A autora francesa estava nas listas de possíveis vencedores do prêmio neste ano. A cada temporada, as casas de apostas no Reino Unido servem como termômetro para determinar o possível vencedor, embora muitas e muitas vezes a Academia Sueca surpreenda a todos. Neste ano, o britânico Salman Rushdie era a bola da vez, depois do atentado a facadas que sofreu nos EUA, do qual ainda se recupera fisicamente, mantendo-se afastado da imprensa. Mas os escandinavos não cederam a essa escolha, que teria sido certamente criticada por seu caráter emotivo.

E a grande piada do Nobel de Literatura continua.
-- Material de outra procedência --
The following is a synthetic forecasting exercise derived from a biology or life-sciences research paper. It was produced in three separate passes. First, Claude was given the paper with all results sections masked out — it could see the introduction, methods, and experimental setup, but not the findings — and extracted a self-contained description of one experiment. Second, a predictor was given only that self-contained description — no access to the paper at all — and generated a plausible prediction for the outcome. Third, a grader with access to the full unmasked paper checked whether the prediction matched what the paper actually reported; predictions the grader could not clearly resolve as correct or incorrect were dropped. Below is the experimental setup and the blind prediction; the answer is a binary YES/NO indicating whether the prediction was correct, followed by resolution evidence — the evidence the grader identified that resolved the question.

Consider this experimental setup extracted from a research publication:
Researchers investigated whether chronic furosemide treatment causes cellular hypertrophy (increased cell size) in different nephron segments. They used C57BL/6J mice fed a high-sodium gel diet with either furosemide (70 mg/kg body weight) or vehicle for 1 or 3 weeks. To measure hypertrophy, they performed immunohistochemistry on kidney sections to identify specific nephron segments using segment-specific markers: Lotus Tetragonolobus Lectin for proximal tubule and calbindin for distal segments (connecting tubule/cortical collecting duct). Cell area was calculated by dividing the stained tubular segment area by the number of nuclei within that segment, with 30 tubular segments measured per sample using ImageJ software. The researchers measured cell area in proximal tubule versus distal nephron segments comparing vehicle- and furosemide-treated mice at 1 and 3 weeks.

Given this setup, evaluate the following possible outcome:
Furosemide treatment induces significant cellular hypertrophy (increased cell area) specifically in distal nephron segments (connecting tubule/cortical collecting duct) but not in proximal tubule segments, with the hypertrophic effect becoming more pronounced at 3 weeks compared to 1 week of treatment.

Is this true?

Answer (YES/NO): NO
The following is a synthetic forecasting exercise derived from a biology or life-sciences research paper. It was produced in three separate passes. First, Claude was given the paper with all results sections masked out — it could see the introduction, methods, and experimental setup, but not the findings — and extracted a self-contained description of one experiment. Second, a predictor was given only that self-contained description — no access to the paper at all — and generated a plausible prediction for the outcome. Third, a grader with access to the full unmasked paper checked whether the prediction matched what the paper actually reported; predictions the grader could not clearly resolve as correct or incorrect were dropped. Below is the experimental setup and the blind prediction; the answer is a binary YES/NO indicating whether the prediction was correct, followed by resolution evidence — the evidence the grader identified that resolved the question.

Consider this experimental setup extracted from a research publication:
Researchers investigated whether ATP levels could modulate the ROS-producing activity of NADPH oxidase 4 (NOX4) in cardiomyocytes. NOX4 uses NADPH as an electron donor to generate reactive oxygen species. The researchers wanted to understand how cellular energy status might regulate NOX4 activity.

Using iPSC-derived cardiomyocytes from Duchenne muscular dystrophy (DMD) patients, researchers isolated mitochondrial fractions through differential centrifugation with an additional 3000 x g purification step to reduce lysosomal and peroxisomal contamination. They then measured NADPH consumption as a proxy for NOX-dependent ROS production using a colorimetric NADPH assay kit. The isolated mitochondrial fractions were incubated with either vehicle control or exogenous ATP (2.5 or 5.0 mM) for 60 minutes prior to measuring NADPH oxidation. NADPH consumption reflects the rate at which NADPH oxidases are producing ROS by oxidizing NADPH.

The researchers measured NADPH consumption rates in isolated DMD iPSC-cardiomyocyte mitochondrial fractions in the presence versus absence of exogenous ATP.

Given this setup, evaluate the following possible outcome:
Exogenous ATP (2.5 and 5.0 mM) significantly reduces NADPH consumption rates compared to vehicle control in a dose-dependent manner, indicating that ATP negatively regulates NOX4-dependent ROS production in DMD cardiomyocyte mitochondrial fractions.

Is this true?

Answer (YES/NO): NO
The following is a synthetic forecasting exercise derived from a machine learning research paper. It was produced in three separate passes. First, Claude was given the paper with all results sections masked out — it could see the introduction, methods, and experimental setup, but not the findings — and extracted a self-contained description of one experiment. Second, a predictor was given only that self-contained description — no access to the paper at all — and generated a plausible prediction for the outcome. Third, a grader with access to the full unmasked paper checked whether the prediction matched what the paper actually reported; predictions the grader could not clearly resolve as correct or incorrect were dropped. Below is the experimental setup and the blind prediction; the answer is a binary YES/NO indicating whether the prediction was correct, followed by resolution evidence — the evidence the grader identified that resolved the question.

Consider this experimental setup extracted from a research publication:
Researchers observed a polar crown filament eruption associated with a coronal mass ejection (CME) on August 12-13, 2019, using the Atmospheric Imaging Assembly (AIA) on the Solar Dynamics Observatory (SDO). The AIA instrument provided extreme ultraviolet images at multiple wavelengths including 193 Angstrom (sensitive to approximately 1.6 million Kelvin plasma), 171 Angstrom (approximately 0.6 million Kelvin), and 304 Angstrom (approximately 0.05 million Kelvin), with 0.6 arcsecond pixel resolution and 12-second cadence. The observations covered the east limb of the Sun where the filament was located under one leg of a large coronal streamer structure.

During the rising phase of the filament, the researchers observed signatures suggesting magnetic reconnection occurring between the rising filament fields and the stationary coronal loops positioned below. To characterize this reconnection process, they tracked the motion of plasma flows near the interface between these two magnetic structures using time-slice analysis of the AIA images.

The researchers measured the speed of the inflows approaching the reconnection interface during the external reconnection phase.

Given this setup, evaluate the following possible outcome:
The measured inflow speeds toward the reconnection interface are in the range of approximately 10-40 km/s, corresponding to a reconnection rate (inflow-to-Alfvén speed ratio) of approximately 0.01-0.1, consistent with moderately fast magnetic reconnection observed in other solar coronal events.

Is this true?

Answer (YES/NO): NO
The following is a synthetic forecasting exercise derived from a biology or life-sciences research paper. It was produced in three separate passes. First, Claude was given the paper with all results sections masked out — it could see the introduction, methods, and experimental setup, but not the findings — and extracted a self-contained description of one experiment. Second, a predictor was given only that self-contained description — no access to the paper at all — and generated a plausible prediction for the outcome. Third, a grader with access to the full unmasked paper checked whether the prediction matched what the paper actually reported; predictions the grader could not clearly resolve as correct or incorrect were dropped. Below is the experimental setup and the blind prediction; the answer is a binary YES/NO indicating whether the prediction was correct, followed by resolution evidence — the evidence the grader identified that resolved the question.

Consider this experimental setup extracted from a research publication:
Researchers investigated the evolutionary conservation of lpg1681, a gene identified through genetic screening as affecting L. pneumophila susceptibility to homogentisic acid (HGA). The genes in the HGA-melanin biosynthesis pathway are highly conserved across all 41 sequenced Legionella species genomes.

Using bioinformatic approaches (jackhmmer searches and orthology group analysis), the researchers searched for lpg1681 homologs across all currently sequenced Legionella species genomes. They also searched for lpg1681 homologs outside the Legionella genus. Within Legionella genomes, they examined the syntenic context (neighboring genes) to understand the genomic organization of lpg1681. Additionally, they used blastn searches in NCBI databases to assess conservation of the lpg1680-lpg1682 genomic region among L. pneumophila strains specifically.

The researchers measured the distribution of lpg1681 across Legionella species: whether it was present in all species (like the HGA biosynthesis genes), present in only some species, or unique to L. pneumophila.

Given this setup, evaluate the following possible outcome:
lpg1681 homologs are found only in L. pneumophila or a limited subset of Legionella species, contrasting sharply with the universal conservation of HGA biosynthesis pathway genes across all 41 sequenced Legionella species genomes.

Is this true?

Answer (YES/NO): YES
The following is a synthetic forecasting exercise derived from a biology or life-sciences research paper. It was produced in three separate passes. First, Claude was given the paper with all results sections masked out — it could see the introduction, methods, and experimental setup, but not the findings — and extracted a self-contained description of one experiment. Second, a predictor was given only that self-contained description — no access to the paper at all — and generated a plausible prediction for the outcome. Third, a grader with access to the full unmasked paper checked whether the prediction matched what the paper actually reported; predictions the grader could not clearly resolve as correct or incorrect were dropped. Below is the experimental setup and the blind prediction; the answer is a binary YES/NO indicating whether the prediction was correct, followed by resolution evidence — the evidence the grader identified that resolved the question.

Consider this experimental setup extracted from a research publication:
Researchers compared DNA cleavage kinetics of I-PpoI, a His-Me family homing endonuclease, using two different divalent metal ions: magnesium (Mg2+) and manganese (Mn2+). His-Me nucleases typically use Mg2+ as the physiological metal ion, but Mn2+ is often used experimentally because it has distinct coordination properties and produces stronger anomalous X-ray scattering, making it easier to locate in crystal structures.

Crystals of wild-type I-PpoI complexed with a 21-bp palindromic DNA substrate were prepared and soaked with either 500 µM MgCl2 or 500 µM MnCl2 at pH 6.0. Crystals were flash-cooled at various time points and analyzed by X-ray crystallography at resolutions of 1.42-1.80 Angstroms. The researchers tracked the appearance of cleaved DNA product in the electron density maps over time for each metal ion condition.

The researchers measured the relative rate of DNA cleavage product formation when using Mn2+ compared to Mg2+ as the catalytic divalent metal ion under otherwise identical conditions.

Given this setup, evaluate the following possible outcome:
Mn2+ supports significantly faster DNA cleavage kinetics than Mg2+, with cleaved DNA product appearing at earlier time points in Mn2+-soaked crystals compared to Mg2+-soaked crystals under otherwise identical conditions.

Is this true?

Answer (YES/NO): NO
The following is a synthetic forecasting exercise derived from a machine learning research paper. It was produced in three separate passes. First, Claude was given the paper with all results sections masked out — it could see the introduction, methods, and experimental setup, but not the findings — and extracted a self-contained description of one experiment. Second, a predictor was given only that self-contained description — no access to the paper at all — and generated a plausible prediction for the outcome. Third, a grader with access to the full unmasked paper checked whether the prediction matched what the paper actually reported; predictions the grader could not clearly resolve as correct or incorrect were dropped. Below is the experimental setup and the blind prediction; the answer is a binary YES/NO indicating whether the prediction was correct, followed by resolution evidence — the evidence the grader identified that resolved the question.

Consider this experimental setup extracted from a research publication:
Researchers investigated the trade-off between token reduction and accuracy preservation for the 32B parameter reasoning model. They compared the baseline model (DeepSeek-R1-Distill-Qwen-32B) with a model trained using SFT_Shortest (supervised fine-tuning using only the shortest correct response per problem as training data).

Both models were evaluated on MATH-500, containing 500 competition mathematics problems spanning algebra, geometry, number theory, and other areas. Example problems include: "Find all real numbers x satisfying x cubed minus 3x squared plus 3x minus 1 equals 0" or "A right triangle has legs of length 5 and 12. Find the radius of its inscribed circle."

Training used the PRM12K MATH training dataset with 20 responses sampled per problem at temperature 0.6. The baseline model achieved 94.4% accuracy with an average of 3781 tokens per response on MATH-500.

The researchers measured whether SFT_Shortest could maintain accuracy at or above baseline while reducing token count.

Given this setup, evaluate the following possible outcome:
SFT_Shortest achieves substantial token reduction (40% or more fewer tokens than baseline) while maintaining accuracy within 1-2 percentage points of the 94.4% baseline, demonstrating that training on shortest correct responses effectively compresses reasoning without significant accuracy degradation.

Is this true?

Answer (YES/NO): NO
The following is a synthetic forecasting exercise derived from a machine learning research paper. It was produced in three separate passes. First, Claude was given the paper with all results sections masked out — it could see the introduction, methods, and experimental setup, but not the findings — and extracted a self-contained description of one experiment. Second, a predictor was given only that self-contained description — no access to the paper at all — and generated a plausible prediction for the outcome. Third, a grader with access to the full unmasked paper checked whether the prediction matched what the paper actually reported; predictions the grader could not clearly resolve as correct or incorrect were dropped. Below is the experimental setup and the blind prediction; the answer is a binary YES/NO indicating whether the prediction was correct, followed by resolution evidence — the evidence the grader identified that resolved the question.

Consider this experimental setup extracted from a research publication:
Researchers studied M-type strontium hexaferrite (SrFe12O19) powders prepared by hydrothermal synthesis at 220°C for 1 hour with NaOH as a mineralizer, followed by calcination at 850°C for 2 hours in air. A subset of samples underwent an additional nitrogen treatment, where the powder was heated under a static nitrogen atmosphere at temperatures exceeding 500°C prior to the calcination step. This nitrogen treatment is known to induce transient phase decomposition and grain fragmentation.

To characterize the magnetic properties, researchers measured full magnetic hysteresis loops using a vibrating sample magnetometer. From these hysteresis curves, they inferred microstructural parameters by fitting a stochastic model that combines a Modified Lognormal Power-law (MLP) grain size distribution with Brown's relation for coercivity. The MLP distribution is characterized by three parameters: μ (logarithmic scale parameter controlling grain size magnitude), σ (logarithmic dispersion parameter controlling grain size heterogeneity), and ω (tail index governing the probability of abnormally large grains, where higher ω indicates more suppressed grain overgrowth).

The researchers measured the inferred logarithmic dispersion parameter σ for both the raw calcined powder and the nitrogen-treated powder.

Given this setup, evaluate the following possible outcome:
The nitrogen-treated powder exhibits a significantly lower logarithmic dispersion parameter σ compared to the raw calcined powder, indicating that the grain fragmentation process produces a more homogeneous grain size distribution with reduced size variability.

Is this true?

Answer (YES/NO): NO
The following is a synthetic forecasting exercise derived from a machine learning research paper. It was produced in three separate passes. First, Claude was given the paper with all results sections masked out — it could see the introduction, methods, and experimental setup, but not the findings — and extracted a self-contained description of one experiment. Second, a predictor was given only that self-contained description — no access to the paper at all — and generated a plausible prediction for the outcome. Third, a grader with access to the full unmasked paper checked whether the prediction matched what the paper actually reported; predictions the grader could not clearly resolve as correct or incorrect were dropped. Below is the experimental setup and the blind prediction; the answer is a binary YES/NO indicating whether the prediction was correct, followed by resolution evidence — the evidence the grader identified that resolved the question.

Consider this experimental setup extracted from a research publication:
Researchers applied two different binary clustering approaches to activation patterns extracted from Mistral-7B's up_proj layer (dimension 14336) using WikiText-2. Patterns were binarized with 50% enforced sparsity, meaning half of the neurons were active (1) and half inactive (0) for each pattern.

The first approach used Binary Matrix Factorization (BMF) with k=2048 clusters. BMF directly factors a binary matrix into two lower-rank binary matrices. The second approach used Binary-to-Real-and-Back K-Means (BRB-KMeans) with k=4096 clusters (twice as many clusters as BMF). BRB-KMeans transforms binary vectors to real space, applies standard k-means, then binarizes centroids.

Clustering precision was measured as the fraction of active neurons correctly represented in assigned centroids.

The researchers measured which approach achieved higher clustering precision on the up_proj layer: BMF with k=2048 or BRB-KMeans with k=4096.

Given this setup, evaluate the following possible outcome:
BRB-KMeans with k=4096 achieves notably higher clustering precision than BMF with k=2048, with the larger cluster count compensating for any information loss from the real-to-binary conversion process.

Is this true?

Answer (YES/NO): NO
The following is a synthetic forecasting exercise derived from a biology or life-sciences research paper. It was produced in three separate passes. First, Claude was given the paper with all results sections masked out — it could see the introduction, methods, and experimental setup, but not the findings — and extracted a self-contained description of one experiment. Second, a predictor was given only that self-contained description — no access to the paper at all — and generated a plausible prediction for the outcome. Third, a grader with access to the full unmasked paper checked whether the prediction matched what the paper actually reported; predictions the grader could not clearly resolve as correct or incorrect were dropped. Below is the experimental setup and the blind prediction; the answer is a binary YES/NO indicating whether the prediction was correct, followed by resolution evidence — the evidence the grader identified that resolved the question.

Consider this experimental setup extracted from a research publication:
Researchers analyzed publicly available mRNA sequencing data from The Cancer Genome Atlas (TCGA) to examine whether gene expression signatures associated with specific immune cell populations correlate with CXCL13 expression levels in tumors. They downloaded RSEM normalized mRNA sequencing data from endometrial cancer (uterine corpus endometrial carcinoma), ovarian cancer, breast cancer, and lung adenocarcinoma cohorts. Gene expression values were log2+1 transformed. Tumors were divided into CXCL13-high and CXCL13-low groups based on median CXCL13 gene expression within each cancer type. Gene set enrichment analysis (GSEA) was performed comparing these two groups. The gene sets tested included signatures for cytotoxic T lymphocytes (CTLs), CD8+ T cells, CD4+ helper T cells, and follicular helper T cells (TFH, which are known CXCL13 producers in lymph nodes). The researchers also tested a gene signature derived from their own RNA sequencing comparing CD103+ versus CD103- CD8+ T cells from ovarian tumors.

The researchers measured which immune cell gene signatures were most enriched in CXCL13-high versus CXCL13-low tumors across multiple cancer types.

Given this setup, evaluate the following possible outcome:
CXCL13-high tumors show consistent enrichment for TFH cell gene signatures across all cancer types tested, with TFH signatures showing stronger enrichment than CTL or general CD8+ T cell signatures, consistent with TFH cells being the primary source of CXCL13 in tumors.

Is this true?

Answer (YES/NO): NO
Trata-se do japonês Haruki Murakami, autor de obras célebres como Minha querida Sputnik, a trilogia 1Q84 e o recente Abandonar um gato, que começou a ser cogitado para o prêmio há quase 20 anos. Diferentemente de outros nomes que vêm e vão na lista habitual de favoritos, o japonês aparece firme em todos os anos, e o fato dele nunca ganhar já se tornou uma piada no meio literário. Provavelmente estará entre as apostas de 2023.